Sigorta şirketinin poliçe limitinin 450.000 TL. olduğu, davacıya 333.861,20 TL. ve dava dışı 3. kişiye 2.775,93 TL. ödenmesi sonucu kalan limitin 113.362,87 TL. olduğu, bunun da davacıya yapılan ödeme tarihi olan 29/01/2013 tarihi itibariyle karşılığının 47.541,57 Euro olduğu sonucuna varılmış, talep gibi sigorta şirketinin kalan zarar yönünden bu teminatla sınırlı olmak üzere sorumlu olduğu sonucuna varılmıştır. Sigorta şirketinin ekspertiz raporunda, sigortalı ….’nin bayisi olan ….’nin zararının teminat dışı olduğu, poliçenin 3. kişilerin zararını karşılamaya yönelik olduğu bildirildiğinden davalı sigorta şirketinin ….’ye yaptığı bildirilen 113.362,87 TL.’lik ödeme sigorta şirketinin teminatından düşülmemiştir.

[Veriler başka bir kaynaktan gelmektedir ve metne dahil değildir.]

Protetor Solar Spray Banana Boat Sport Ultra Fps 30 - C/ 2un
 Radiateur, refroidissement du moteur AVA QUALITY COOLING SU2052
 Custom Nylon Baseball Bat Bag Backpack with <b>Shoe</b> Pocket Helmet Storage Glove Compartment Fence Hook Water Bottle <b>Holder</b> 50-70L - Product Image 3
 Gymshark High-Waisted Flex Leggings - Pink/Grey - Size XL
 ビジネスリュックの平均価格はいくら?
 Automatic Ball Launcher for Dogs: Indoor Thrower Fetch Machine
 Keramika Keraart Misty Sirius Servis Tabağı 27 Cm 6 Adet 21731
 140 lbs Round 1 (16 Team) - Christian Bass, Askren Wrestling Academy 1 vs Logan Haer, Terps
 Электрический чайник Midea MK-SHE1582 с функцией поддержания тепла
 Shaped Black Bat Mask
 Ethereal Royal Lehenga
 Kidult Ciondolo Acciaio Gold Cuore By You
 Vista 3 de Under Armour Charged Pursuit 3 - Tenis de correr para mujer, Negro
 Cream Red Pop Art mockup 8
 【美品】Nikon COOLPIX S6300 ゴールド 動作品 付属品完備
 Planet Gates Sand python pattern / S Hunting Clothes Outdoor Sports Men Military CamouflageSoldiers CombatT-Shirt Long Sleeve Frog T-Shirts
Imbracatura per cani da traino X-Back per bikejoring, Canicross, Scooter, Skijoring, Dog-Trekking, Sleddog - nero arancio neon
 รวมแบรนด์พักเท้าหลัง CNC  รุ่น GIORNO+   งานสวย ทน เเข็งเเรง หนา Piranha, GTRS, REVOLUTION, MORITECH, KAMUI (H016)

Davacının kazanç kaybı zararı yönünden yapılan değerlendirmede;
Tarım ve Orman İl Müdürlüğü’nün 07/02/2022 tarihli cevabi yazısına göre, kazanç kaybının 480.000 TL. olduğu belirlenmiş ancak, davacı tarafın kazanç kaybı olarak 5.000 TL. talep etmesi ve 15/02/2022 tarihli dilekçelerinde bu yönde ıslah yapmayacaklarını da beyan etmesi nedeniyle, istenen kazanç kaybı zararının olayın meydana geldiği tarih itibariyle makul olduğu görülmüş, ayrıca bilirkişi incelemesine gerek görülmeksizin kazanç kaybı zararının 5.000 TL. olduğu kabul edilmiş, sigorta şirketi hariç diğer 2 davalıdan müştereken ve müteselsilen tahsiline karar vermek gerekmiş, kazanç kaybı zararı için faiz istenilmediği anlaşıldığından hükmedilen tazminat için faiz işletilmemiştir.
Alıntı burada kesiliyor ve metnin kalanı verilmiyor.